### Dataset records
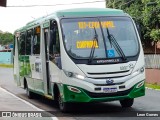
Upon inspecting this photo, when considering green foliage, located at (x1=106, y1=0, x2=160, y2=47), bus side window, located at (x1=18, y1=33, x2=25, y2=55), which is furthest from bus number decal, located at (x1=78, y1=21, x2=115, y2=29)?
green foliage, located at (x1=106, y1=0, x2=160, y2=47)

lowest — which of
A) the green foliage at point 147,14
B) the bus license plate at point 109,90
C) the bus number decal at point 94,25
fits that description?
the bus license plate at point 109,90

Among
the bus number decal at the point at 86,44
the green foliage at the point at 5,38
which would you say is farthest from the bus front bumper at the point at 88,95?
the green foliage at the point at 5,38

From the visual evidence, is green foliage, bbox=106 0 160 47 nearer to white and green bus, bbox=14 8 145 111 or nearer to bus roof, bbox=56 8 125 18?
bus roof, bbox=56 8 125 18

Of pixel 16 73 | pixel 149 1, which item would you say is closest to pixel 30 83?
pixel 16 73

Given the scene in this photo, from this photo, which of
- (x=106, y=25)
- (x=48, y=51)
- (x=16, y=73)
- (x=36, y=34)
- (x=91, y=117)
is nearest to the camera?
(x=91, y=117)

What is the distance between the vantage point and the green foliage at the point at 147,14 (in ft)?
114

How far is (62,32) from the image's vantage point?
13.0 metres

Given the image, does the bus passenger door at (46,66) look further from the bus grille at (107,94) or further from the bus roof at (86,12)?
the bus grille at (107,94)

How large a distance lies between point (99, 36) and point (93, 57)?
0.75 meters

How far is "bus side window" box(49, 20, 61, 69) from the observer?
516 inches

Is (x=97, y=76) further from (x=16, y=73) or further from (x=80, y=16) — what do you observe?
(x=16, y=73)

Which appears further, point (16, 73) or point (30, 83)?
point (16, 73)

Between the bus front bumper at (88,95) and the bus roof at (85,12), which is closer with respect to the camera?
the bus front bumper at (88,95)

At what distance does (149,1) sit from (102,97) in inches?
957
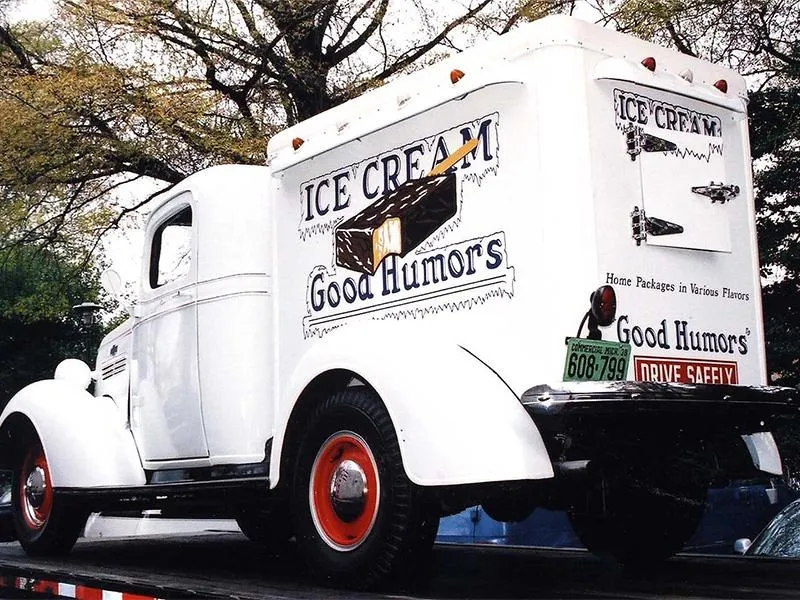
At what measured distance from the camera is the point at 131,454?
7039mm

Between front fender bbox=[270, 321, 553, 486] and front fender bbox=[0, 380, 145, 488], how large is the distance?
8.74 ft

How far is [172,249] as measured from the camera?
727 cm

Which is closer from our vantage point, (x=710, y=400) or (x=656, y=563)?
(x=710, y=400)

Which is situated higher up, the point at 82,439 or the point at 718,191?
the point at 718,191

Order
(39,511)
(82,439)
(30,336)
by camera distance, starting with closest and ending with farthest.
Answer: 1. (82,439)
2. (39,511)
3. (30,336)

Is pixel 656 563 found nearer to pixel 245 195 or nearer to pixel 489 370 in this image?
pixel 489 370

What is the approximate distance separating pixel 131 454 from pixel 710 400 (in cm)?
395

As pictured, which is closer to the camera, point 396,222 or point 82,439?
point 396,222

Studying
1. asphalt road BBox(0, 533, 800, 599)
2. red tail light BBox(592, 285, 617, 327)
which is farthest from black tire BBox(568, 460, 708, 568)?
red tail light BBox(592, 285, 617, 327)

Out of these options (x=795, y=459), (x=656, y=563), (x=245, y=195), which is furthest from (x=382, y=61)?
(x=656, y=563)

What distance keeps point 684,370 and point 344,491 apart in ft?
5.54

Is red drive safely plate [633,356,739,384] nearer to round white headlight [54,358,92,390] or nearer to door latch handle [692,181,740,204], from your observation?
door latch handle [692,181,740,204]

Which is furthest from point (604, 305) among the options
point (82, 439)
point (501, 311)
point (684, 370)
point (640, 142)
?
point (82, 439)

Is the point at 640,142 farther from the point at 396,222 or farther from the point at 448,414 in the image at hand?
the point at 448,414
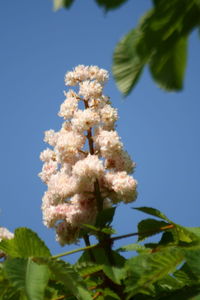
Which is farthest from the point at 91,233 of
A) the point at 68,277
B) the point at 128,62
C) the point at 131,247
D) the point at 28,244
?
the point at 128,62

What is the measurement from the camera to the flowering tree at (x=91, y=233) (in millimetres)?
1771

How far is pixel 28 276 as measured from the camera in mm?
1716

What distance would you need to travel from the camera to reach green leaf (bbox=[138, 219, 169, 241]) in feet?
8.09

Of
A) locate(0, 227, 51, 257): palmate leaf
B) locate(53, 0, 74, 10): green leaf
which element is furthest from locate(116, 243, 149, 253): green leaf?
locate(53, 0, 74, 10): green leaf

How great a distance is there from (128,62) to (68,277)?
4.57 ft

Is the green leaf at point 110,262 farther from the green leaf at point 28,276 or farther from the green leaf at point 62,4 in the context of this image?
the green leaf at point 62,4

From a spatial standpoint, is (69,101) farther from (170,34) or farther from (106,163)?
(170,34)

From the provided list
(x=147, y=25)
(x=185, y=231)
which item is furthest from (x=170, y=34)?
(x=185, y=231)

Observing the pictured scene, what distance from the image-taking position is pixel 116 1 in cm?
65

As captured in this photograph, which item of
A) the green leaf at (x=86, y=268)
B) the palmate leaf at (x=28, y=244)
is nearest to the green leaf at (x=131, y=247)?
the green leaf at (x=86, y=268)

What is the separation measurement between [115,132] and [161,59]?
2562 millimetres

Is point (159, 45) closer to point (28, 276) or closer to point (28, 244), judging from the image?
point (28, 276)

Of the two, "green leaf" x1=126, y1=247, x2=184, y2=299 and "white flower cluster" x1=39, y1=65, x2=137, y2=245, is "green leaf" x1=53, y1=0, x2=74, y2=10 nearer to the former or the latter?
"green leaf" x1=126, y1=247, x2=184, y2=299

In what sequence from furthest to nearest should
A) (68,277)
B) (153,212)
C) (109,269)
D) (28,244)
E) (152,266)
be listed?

### WHAT TO WORK ON
Reproduce the part of the material above that opens with the line containing "What is the distance" and closes with the line containing "13.0 metres", requests included. Multiply each distance in the answers by 0.35, rounding to as many decimal places as the original had, halves up.

### RESULT
What is the distance between the vantage point and the green foliage at the point at 147,14 (in ft)?
40

How far is (62,32) from the image's vantage point?
4.6 metres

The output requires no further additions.